第13話 Ready

「私も歌い手になりたい」

 有村麗千流(れいちぇる)は「そのアイテムちょーだい」ぐらいの気軽さで言った。梓は妹にちらっと向けた目をテレビに戻してから応える。

「高校生になれたらね」

「なれるわよ」

 中学三年生のレイチェルは頬を膨らませる。

 涼しいリビングのソファに座る二人の顔はよく似ている。大きな瞳と逆ハの字の眉毛。レイチェルは毛先に癖のあるボブカット、スクエア型のメガネをかけ、Tシャツに膝までのゆったりとしたズボンを着ている。梓はセミロングの髪を後頭部でお団子にし、キャミソールワンピースを着ている。

「こんなのは息抜きじゃない」

 二人はテレビゲームをしていた。タコのコスプレをした子供達が街にペンキでいたずら書きをして回るゲームで、今はチームで戦う協力プレイをやっている。対戦相手はネットの向こうの誰か、だ。

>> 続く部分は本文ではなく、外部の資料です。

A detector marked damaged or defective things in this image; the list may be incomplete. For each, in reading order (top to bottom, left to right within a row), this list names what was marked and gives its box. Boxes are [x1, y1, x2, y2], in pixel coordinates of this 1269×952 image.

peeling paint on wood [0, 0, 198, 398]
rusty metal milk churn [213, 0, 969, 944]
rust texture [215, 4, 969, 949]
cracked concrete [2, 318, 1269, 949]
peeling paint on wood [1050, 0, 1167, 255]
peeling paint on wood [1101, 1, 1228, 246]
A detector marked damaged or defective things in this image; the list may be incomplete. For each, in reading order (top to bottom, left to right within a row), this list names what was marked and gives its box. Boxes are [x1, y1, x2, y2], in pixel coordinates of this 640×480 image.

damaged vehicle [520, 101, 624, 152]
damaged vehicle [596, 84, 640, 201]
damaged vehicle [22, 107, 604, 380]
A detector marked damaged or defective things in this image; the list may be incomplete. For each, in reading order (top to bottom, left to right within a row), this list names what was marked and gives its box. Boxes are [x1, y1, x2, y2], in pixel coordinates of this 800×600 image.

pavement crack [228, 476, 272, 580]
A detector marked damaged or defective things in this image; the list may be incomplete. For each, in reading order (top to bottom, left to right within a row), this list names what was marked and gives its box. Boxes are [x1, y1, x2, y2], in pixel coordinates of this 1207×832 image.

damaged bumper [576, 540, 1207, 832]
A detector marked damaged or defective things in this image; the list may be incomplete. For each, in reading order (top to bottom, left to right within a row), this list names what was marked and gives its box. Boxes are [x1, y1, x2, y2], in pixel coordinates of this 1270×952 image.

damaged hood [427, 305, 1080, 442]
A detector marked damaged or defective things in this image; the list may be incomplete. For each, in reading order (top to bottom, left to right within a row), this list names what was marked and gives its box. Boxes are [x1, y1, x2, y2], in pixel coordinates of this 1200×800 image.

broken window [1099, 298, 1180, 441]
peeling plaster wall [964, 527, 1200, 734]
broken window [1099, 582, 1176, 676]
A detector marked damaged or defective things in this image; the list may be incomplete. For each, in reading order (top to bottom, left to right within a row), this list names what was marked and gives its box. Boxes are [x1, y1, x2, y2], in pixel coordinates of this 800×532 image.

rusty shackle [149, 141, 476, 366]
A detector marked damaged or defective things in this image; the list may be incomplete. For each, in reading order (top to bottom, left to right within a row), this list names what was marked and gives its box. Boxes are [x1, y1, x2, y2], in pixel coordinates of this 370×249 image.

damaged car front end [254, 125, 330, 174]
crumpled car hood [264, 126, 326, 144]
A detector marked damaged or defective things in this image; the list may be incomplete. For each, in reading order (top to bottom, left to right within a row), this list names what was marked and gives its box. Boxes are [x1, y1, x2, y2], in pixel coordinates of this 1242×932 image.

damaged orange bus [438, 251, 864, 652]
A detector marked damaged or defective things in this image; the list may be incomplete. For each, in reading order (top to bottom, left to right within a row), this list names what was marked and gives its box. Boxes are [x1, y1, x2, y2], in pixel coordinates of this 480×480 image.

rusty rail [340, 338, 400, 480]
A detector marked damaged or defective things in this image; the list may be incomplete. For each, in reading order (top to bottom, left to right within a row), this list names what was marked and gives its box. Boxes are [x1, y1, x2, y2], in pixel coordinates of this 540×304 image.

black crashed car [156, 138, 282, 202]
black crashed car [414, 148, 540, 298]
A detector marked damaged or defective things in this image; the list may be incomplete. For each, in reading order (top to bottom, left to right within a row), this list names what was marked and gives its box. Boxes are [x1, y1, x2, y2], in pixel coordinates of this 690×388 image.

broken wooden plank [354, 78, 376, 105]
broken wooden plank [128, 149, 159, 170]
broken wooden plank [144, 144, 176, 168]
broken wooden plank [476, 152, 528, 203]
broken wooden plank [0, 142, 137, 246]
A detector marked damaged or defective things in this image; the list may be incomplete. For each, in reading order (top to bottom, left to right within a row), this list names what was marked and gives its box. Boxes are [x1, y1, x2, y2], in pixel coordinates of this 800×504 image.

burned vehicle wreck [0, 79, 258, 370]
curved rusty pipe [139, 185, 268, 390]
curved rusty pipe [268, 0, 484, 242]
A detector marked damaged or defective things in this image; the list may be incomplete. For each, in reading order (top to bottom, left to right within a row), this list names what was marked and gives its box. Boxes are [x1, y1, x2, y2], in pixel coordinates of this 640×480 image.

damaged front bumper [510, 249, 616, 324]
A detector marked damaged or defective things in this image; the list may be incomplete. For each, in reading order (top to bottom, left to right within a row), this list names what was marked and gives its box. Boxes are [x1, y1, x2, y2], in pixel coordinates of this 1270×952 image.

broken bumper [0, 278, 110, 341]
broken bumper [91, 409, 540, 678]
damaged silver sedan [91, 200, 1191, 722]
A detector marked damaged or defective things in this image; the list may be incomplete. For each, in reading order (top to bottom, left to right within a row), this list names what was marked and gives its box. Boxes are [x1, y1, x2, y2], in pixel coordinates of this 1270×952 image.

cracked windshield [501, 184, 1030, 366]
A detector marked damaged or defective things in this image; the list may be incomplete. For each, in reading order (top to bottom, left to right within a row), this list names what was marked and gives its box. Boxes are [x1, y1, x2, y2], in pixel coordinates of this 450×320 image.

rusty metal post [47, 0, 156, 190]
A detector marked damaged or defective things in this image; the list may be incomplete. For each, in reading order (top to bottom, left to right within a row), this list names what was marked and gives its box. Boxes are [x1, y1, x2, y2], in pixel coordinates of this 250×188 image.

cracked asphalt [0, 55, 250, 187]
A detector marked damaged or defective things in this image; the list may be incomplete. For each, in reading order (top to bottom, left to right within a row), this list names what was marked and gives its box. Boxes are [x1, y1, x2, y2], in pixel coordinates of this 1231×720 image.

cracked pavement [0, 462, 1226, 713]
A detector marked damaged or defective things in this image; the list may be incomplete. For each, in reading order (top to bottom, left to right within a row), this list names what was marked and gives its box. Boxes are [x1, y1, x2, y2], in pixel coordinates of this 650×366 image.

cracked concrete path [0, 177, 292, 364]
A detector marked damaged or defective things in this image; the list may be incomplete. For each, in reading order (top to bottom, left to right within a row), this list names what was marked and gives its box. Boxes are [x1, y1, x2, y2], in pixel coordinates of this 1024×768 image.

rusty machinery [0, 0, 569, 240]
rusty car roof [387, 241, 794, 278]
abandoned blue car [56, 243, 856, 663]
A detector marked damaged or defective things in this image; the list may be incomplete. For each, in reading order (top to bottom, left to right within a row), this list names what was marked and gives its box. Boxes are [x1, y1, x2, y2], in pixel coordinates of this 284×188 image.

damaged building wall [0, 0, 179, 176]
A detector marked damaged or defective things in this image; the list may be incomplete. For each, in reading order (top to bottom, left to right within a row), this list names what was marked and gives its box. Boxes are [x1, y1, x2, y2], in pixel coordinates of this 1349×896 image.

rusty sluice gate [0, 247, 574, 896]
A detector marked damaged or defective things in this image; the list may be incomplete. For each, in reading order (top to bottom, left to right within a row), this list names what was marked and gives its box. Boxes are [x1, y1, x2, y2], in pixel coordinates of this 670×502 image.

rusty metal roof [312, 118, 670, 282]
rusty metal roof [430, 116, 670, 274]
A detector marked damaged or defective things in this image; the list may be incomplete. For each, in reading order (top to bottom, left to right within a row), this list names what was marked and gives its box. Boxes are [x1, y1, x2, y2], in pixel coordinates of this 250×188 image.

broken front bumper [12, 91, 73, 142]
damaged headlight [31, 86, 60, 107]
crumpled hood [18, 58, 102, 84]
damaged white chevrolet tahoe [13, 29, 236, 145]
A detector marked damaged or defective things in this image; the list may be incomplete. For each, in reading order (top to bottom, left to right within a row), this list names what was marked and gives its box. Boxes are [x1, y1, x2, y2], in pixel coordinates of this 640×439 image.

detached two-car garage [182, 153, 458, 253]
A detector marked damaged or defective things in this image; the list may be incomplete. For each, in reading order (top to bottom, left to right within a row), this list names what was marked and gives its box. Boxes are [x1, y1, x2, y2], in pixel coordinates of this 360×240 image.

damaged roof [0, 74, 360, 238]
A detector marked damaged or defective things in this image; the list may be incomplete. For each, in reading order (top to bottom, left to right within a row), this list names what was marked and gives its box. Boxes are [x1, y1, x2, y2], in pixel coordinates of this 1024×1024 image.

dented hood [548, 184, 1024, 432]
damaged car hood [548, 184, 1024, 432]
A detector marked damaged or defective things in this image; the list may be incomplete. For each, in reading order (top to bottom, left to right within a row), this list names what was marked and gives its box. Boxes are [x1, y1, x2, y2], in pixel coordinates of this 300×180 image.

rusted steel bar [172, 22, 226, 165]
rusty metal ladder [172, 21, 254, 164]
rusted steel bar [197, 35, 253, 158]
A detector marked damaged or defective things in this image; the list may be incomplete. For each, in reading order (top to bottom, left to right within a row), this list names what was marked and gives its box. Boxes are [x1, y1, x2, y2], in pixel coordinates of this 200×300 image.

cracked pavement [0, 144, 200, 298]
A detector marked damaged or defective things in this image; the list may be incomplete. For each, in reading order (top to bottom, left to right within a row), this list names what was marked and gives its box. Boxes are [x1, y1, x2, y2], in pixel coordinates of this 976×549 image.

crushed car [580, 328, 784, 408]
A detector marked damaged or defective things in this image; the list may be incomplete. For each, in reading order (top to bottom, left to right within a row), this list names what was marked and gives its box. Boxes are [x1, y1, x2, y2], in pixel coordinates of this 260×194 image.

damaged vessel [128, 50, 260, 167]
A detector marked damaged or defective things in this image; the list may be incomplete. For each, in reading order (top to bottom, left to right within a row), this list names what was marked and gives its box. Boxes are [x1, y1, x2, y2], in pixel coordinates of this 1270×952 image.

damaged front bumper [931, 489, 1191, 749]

 レイチェルが操っている黄色のキャラクターが軽やかに動き周り、ペンキをあちらこちらにまき散らしているのと違い、梓が操っている赤いキャラクターの動きはゆったりとしており、ペンキを発射する回数も少ない。しかしレイチェルがすぐに敵の罠にはまってしまったり、ペンキを浴びせられたりするのと違い、梓は着実に陣地を広げていっている。

「梓だって勉強してないじゃない」

「レイチェルが誘ったからでしょ。それに私がさっきしていたのは二学期の予習だし」

「宿題は?」

「もう終わったよ」

 レイチェルはゲームを続けながら驚愕の声を上げる。

「東京に行って、サマフェスに出たりしてたのに、宿題がもう終わっていると言うの!」

「うん」

 梓は冷静に、当たり前、といった感じで答える。

「信じられなーい」と立ち上がってコントローラーを落としたレイチェルのキャラクターはペンキで固められて動けなくなった。

「ま、知ってたけどね」

 ちゃらんぽらんに見えることの多い姉だが、意外と計画的にこつこつと積み重ねるタイプだ。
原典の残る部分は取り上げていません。